> **THE EXERCISE**
In the data from the line with "How far from" to the end, swap "white wall" for "brick wall" and change nothing else. Give back only those lines.
----
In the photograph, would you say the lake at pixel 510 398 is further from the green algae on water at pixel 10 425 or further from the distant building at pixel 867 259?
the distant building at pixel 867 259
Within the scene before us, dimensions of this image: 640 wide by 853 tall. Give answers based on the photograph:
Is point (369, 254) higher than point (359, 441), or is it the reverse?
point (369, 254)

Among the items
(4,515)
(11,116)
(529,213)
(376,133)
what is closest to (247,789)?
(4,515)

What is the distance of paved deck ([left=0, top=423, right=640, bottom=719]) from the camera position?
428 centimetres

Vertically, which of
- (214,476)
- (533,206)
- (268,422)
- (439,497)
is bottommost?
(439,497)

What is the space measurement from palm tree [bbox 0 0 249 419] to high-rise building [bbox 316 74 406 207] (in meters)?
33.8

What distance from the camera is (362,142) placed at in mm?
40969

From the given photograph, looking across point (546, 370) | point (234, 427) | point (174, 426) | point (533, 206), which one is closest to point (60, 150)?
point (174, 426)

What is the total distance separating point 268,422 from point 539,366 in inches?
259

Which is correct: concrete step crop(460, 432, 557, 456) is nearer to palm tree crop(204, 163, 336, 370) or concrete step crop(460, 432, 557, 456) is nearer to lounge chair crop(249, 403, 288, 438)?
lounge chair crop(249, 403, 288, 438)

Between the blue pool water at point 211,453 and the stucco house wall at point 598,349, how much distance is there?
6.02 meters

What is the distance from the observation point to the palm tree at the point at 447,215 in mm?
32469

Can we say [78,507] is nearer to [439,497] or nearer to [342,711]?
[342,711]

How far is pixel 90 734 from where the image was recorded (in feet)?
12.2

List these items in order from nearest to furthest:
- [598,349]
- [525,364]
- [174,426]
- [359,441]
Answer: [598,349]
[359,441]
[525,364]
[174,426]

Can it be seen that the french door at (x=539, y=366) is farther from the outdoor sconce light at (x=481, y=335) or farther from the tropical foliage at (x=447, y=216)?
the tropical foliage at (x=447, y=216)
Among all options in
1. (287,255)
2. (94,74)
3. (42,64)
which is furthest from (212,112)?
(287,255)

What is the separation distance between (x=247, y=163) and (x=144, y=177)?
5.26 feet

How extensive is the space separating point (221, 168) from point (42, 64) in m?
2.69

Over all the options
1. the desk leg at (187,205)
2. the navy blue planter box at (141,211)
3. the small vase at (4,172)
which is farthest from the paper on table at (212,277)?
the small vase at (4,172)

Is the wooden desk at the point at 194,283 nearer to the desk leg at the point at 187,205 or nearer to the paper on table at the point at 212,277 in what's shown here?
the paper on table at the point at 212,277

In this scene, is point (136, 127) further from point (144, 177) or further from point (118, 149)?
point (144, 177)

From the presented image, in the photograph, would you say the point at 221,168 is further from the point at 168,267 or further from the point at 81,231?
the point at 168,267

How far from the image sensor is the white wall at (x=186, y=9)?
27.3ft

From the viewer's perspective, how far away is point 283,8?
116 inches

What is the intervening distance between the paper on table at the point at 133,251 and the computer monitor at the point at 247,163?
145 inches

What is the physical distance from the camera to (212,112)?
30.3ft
----
> **FULL OUTPUT**
How far from the image sensor is the brick wall at (x=186, y=9)?
27.3ft

From the viewer's perspective, how far away is point 283,8?
116 inches

What is the intervening distance between the paper on table at the point at 133,251 and the computer monitor at the point at 247,163?
145 inches

What is the physical distance from the camera to (212,112)?
30.3ft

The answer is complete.